Gene Kelly and Judy Garland in The Pirate |
Cast: Judy Garland, Gene Kelly, Walter Slezak, Gladys Cooper, Reginald Owen, George Zucco, Fayard Nicholas, Harold Nicholas, Lester Allen, Lola Albright, Ellen Ross. Screenplay: Albert Hackett, Frances Goodrich, based on a play by S.N. Behrman. Cinematography: Harry Stradling Sr. Art direction: Cedric Gibbons, Jack Martin Smith. Film editing: Blanche Sewell. Music: Lennie Hayton, Conrad Salinger, Cole Porter (songs).

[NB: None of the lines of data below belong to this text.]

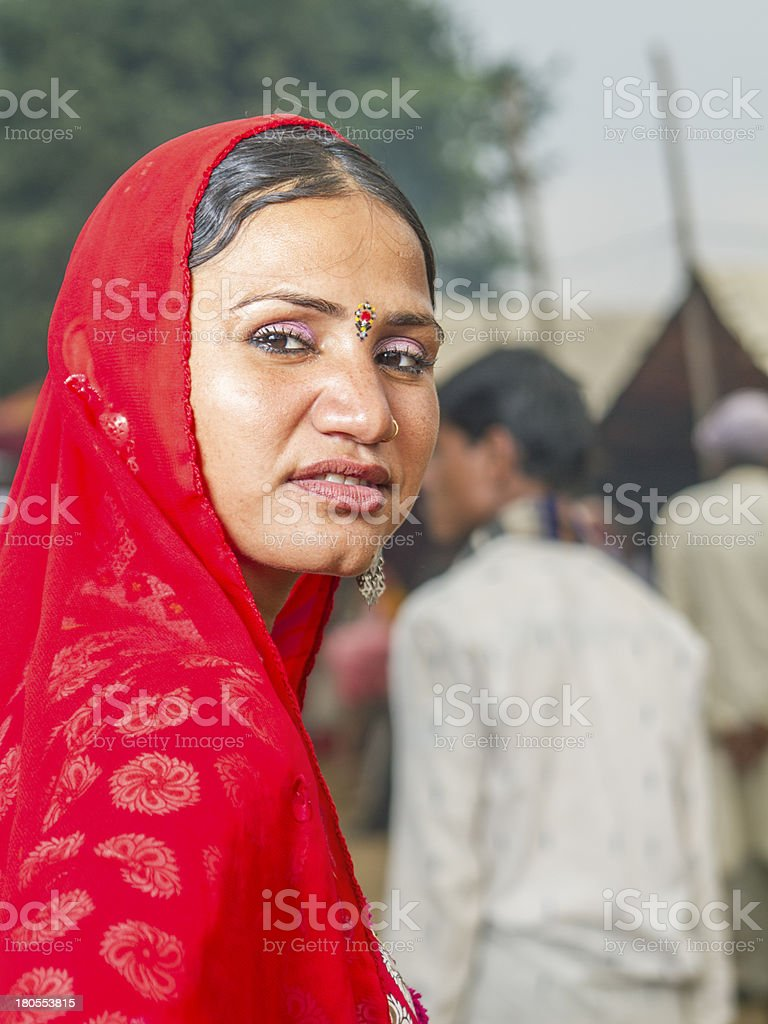 Indian woman looking back royalty-free stock photo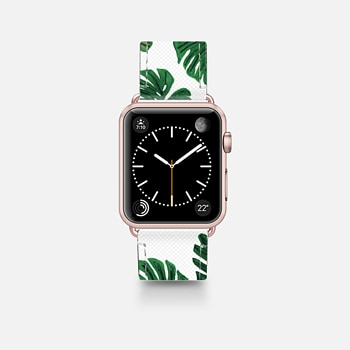 Apple Watch Band (42mm)  Tropical Green Watercolor Painted  Swiss Cheese Plant Leaves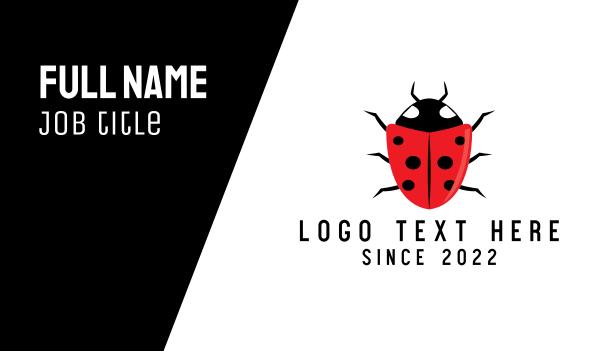 shell - Shield Ladybug Business card horizontal design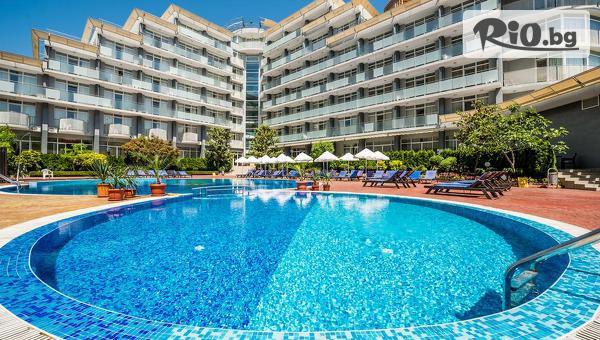 Хотел Перла 3*, Слънчев бряг #1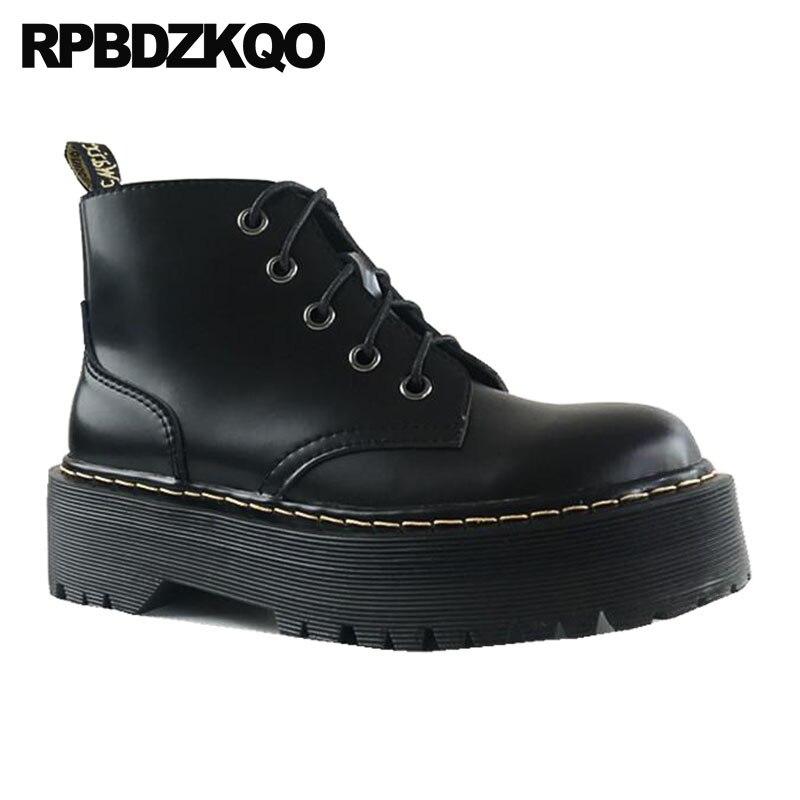 Avant À Rond Bout Bottes Femmes Militaire Casual Taille Chaussures Automne Plate Main Bottines Cheville Noir 10 Combat Grand La Lacent Wedge forme rqrZxS6vw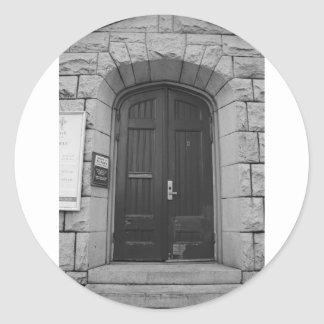 St Paul's Episcopal Church in Sacramento I in bw Round Sticker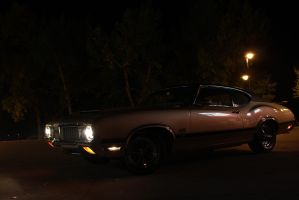 442 At Night by KyleAndTheClassics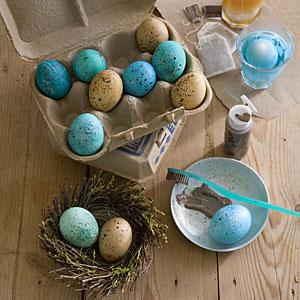 easter-eggs-m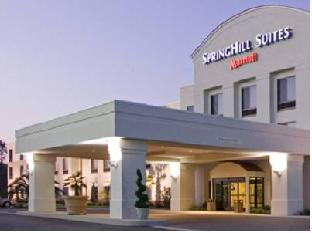 expedia SpringHill Suites by Marriott Midland Odessa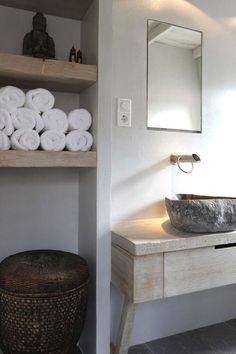 10 BEAUTIFUL BATHROOM SINKS MADE OF STONE | the style files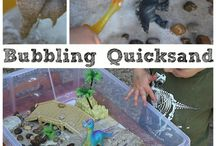 Messy and Sensory Play / Messy and sensory play for children of all ages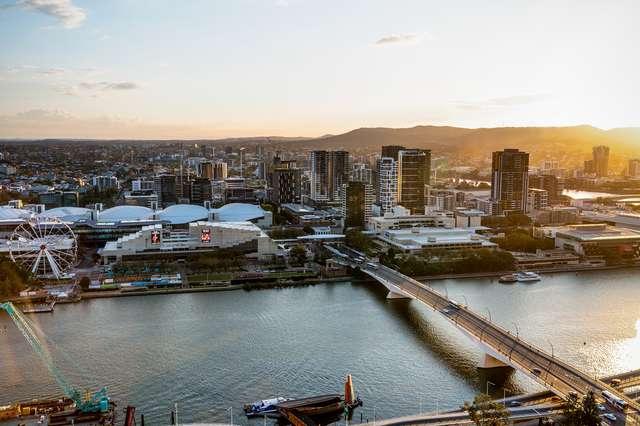 3703/151 George Street, Brisbane City QLD 4000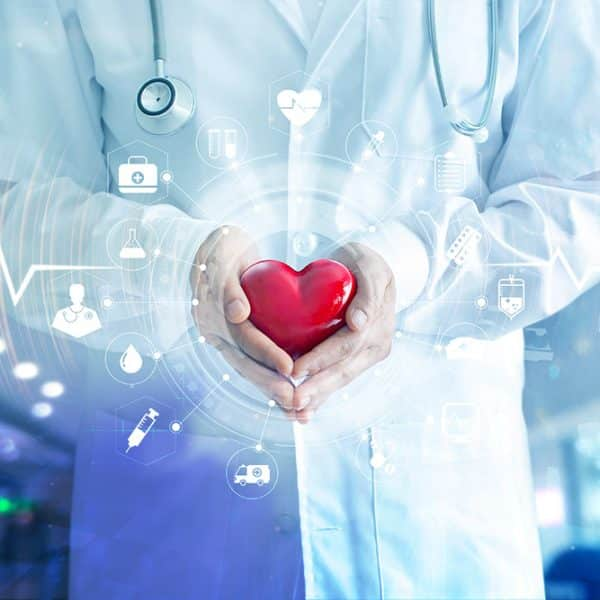 New Device Delivers Drugs Directly to Heart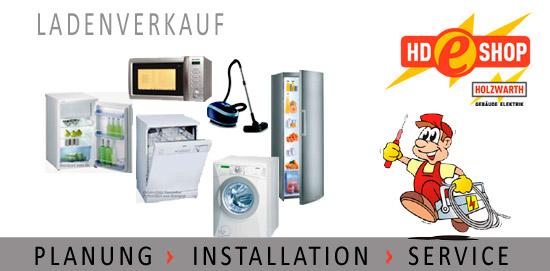 Elektriker Bergheim elektriker bergheim 28 images 4 11 2014 elektriker verputzer und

Props to Walter Slezak, who is the only person in the cast of The Pirate who knows how to pronounce the name of the heroine. Everyone else refers to Manuela (Judy Garland) as "Man-you-ella." Manuela is a young woman in the Caribbean village of Calvados who is engaged to the town's portly, middle-aged mayor, Don Pedro Vargas (Slezak). Her head is full of tales of the dashing pirate Macocco, aka "Mack the Black," and she fantasizes about him taking her away from the village for a life of adventure. Don Pedro, however, likes the village perfectly well and never wants to leave. Visiting the city of Port Sebastian to have her wedding gown fitted, Manuela encounters a traveling player named Serafin (Gene Kelly), who falls for her, and during his act he hypnotizes her, hoping she'll fall in love with him. Instead, she reveals her passion for Mack the Black. Serafin follows her with his troupe to Calvados, where he recognizes Manuela's fiancé as the real Macocco, retired from piracy and hiding his secret past. From there, the plot thickens into a series of complications as Serafin decides to win Manuela away from Don Pedro by pretending that he's the real Macocco. It's not a bad premise to hang a series of songs and production numbers on, and there's some spectacularly athletic dancing by Kelly and Garland is in fine voice. The songs by Cole Porter are not his best work, however. The lyrics are sometimes silly: "Niña," for example, rhymes the name Niña with "neurasthenia" and "schizophrenia." Only "Be a Clown," which Kelly dances to first with the Nicholas Brothers and then with Garland, has had any life outside the film, and that mostly because producer and songwriter Arthur Freed notoriously copied it for Donald O'Connor's "Make 'Em Laugh" number in Singin' in the Rain (Kelly and Stanley Donen, 1952). Garland's increasing emotional problems, which worsened after she experienced postpartum depression following the birth of Liza Minnelli in 1946, also affected the production. The film feels a little disjointed and the ending is perfunctory, a reflection of some script problems and cost overruns. It wasn't a box office success. Still, it has moments that are as good as any of the more successful Freed Unit productions.